**Assigned task:** An exact, complete copy of the lines below is the expected answer.

Stored data entries
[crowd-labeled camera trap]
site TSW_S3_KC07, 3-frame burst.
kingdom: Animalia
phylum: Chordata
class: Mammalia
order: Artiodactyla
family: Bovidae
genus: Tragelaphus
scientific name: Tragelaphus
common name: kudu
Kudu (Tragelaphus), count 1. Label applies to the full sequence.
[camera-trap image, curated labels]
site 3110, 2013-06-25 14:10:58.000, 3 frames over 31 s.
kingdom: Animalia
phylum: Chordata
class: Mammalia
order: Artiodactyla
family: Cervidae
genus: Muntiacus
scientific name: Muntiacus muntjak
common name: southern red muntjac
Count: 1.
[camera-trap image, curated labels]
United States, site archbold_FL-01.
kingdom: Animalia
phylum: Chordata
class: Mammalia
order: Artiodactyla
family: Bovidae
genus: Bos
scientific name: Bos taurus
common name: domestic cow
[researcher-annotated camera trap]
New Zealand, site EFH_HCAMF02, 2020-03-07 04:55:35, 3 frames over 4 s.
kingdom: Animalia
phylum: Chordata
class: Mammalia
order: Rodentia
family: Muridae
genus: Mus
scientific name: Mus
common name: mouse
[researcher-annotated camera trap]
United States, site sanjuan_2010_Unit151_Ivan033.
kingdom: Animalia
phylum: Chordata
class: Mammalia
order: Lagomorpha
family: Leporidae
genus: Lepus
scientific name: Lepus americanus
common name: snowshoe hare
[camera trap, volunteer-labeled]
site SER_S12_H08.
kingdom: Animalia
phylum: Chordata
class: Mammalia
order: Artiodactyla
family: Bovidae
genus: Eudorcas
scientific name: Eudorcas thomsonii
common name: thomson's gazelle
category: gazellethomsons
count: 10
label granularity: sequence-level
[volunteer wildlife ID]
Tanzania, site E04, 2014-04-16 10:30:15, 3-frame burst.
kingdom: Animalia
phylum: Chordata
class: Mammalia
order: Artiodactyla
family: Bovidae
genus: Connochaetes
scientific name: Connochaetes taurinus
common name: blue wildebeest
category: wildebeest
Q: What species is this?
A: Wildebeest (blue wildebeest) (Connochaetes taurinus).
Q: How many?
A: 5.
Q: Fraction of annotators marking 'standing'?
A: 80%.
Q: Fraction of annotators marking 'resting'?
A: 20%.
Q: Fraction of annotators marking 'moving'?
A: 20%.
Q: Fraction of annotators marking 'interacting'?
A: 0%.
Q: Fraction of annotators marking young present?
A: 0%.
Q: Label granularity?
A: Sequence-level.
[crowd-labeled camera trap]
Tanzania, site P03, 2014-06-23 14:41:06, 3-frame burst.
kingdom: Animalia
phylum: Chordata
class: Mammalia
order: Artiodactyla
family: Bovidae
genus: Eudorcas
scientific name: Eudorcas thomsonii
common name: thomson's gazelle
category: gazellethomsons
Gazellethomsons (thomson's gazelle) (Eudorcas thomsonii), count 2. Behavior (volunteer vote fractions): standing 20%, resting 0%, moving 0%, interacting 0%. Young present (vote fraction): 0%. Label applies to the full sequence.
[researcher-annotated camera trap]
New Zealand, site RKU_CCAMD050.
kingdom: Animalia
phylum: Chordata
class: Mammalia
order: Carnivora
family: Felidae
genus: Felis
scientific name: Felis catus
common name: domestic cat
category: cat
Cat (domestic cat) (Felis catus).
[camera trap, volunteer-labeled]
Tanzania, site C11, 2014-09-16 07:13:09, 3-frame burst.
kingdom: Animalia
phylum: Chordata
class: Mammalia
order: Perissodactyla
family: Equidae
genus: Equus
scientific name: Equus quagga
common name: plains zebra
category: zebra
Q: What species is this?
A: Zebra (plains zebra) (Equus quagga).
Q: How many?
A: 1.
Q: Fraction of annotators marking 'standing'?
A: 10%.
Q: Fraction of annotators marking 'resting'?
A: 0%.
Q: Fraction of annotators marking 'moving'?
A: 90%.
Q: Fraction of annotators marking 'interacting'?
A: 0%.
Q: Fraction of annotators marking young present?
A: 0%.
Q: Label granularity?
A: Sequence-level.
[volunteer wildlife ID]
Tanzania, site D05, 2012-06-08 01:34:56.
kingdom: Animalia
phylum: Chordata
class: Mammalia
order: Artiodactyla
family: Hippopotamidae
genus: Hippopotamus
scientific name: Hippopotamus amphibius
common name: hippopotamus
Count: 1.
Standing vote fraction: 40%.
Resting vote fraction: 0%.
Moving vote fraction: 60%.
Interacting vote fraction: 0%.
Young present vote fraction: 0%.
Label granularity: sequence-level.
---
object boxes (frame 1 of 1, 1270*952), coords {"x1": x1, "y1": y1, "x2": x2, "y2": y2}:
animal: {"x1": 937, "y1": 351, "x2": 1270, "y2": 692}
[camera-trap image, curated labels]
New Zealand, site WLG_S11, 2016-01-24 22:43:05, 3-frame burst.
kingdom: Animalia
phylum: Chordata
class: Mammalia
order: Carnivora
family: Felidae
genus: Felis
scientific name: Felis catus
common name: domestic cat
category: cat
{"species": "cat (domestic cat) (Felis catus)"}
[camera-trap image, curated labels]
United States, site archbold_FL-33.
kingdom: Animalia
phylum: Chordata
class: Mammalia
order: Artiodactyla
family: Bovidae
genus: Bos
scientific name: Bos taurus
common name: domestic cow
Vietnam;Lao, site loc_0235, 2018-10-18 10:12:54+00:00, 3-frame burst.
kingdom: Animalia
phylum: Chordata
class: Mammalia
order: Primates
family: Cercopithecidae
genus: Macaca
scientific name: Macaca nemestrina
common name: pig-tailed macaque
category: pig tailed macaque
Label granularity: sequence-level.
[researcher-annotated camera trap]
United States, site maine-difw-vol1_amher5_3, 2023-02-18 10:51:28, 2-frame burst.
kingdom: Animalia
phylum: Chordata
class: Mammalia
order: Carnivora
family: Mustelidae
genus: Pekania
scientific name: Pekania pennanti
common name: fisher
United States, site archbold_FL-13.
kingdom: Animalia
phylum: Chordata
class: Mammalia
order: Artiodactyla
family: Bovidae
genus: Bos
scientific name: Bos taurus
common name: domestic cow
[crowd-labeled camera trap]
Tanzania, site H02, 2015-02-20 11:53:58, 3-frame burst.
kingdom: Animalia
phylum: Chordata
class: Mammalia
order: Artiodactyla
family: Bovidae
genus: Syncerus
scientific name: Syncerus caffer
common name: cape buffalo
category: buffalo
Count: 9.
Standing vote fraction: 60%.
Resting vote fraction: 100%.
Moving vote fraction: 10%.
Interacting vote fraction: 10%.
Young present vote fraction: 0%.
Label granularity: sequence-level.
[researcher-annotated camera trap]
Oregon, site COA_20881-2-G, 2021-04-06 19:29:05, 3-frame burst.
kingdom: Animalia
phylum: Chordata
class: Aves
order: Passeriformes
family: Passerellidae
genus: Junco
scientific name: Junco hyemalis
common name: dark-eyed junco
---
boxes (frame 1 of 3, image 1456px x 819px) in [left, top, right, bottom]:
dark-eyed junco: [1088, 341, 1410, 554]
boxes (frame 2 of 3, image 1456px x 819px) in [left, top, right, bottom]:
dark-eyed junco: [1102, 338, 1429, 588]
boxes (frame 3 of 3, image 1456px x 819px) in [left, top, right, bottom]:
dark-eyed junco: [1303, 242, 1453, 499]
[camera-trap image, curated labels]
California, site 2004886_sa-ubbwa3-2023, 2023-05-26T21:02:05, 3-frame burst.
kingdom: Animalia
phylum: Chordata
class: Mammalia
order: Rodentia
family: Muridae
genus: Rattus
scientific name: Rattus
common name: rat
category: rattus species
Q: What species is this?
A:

**Answer to this task:**
[crowd-labeled camera trap]
site TSW_S3_KC07, 3-frame burst.
kingdom: Animalia
phylum: Chordata
class: Mammalia
order: Artiodactyla
family: Bovidae
genus: Tragelaphus
scientific name: Tragelaphus
common name: kudu
Kudu (Tragelaphus), count 1. Label applies to the full sequence.
[camera-trap image, curated labels]
site 3110, 2013-06-25 14:10:58.000, 3 frames over 31 s.
kingdom: Animalia
phylum: Chordata
class: Mammalia
order: Artiodactyla
family: Cervidae
genus: Muntiacus
scientific name: Muntiacus muntjak
common name: southern red muntjac
Count: 1.
[camera-trap image, curated labels]
United States, site archbold_FL-01.
kingdom: Animalia
phylum: Chordata
class: Mammalia
order: Artiodactyla
family: Bovidae
genus: Bos
scientific name: Bos taurus
common name: domestic cow
[researcher-annotated camera trap]
New Zealand, site EFH_HCAMF02, 2020-03-07 04:55:35, 3 frames over 4 s.
kingdom: Animalia
phylum: Chordata
class: Mammalia
order: Rodentia
family: Muridae
genus: Mus
scientific name: Mus
common name: mouse
[researcher-annotated camera trap]
United States, site sanjuan_2010_Unit151_Ivan033.
kingdom: Animalia
phylum: Chordata
class: Mammalia
order: Lagomorpha
family: Leporidae
genus: Lepus
scientific name: Lepus americanus
common name: snowshoe hare
[camera trap, volunteer-labeled]
site SER_S12_H08.
kingdom: Animalia
phylum: Chordata
class: Mammalia
order: Artiodactyla
family: Bovidae
genus: Eudorcas
scientific name: Eudorcas thomsonii
common name: thomson's gazelle
category: gazellethomsons
count: 10
label granularity: sequence-level
[volunteer wildlife ID]
Tanzania, site E04, 2014-04-16 10:30:15, 3-frame burst.
kingdom: Animalia
phylum: Chordata
class: Mammalia
order: Artiodactyla
family: Bovidae
genus: Connochaetes
scientific name: Connochaetes taurinus
common name: blue wildebeest
category: wildebeest
Q: What species is this?
A: Wildebeest (blue wildebeest) (Connochaetes taurinus).
Q: How many?
A: 5.
Q: Fraction of annotators marking 'standing'?
A: 80%.
Q: Fraction of annotators marking 'resting'?
A: 20%.
Q: Fraction of annotators marking 'moving'?
A: 20%.
Q: Fraction of annotators marking 'interacting'?
A: 0%.
Q: Fraction of annotators marking young present?
A: 0%.
Q: Label granularity?
A: Sequence-level.
[crowd-labeled camera trap]
Tanzania, site P03, 2014-06-23 14:41:06, 3-frame burst.
kingdom: Animalia
phylum: Chordata
class: Mammalia
order: Artiodactyla
family: Bovidae
genus: Eudorcas
scientific name: Eudorcas thomsonii
common name: thomson's gazelle
category: gazellethomsons
Gazellethomsons (thomson's gazelle) (Eudorcas thomsonii), count 2. Behavior (volunteer vote fractions): standing 20%, resting 0%, moving 0%, interacting 0%. Young present (vote fraction): 0%. Label applies to the full sequence.
[researcher-annotated camera trap]
New Zealand, site RKU_CCAMD050.
kingdom: Animalia
phylum: Chordata
class: Mammalia
order: Carnivora
family: Felidae
genus: Felis
scientific name: Felis catus
common name: domestic cat
category: cat
Cat (domestic cat) (Felis catus).
[camera trap, volunteer-labeled]
Tanzania, site C11, 2014-09-16 07:13:09, 3-frame burst.
kingdom: Animalia
phylum: Chordata
class: Mammalia
order: Perissodactyla
family: Equidae
genus: Equus
scientific name: Equus quagga
common name: plains zebra
category: zebra
Q: What species is this?
A: Zebra (plains zebra) (Equus quagga).
Q: How many?
A: 1.
Q: Fraction of annotators marking 'standing'?
A: 10%.
Q: Fraction of annotators marking 'resting'?
A: 0%.
Q: Fraction of annotators marking 'moving'?
A: 90%.
Q: Fraction of annotators marking 'interacting'?
A: 0%.
Q: Fraction of annotators marking young present?
A: 0%.
Q: Label granularity?
A: Sequence-level.
[volunteer wildlife ID]
Tanzania, site D05, 2012-06-08 01:34:56.
kingdom: Animalia
phylum: Chordata
class: Mammalia
order: Artiodactyla
family: Hippopotamidae
genus: Hippopotamus
scientific name: Hippopotamus amphibius
common name: hippopotamus
Count: 1.
Standing vote fraction: 40%.
Resting vote fraction: 0%.
Moving vote fraction: 60%.
Interacting vote fraction: 0%.
Young present vote fraction: 0%.
Label granularity: sequence-level.
---
object boxes (frame 1 of 1, 1270*952), coords {"x1": x1, "y1": y1, "x2": x2, "y2": y2}:
animal: {"x1": 937, "y1": 351, "x2": 1270, "y2": 692}
[camera-trap image, curated labels]
New Zealand, site WLG_S11, 2016-01-24 22:43:05, 3-frame burst.
kingdom: Animalia
phylum: Chordata
class: Mammalia
order: Carnivora
family: Felidae
genus: Felis
scientific name: Felis catus
common name: domestic cat
category: cat
{"species": "cat (domestic cat) (Felis catus)"}
[camera-trap image, curated labels]
United States, site archbold_FL-33.
kingdom: Animalia
phylum: Chordata
class: Mammalia
order: Artiodactyla
family: Bovidae
genus: Bos
scientific name: Bos taurus
common name: domestic cow
Vietnam;Lao, site loc_0235, 2018-10-18 10:12:54+00:00, 3-frame burst.
kingdom: Animalia
phylum: Chordata
class: Mammalia
order: Primates
family: Cercopithecidae
genus: Macaca
scientific name: Macaca nemestrina
common name: pig-tailed macaque
category: pig tailed macaque
Label granularity: sequence-level.
[researcher-annotated camera trap]
United States, site maine-difw-vol1_amher5_3, 2023-02-18 10:51:28, 2-frame burst.
kingdom: Animalia
phylum: Chordata
class: Mammalia
order: Carnivora
family: Mustelidae
genus: Pekania
scientific name: Pekania pennanti
common name: fisher
United States, site archbold_FL-13.
kingdom: Animalia
phylum: Chordata
class: Mammalia
order: Artiodactyla
family: Bovidae
genus: Bos
scientific name: Bos taurus
common name: domestic cow
[crowd-labeled camera trap]
Tanzania, site H02, 2015-02-20 11:53:58, 3-frame burst.
kingdom: Animalia
phylum: Chordata
class: Mammalia
order: Artiodactyla
family: Bovidae
genus: Syncerus
scientific name: Syncerus caffer
common name: cape buffalo
category: buffalo
Count: 9.
Standing vote fraction: 60%.
Resting vote fraction: 100%.
Moving vote fraction: 10%.
Interacting vote fraction: 10%.
Young present vote fraction: 0%.
Label granularity: sequence-level.
[researcher-annotated camera trap]
Oregon, site COA_20881-2-G, 2021-04-06 19:29:05, 3-frame burst.
kingdom: Animalia
phylum: Chordata
class: Aves
order: Passeriformes
family: Passerellidae
genus: Junco
scientific name: Junco hyemalis
common name: dark-eyed junco
---
boxes (frame 1 of 3, image 1456px x 819px) in [left, top, right, bottom]:
dark-eyed junco: [1088, 341, 1410, 554]
boxes (frame 2 of 3, image 1456px x 819px) in [left, top, right, bottom]:
dark-eyed junco: [1102, 338, 1429, 588]
boxes (frame 3 of 3, image 1456px x 819px) in [left, top, right, bottom]:
dark-eyed junco: [1303, 242, 1453, 499]
[camera-trap image, curated labels]
California, site 2004886_sa-ubbwa3-2023, 2023-05-26T21:02:05, 3-frame burst.
kingdom: Animalia
phylum: Chordata
class: Mammalia
order: Rodentia
family: Muridae
genus: Rattus
scientific name: Rattus
common name: rat
category: rattus species
Q: What species is this?
A:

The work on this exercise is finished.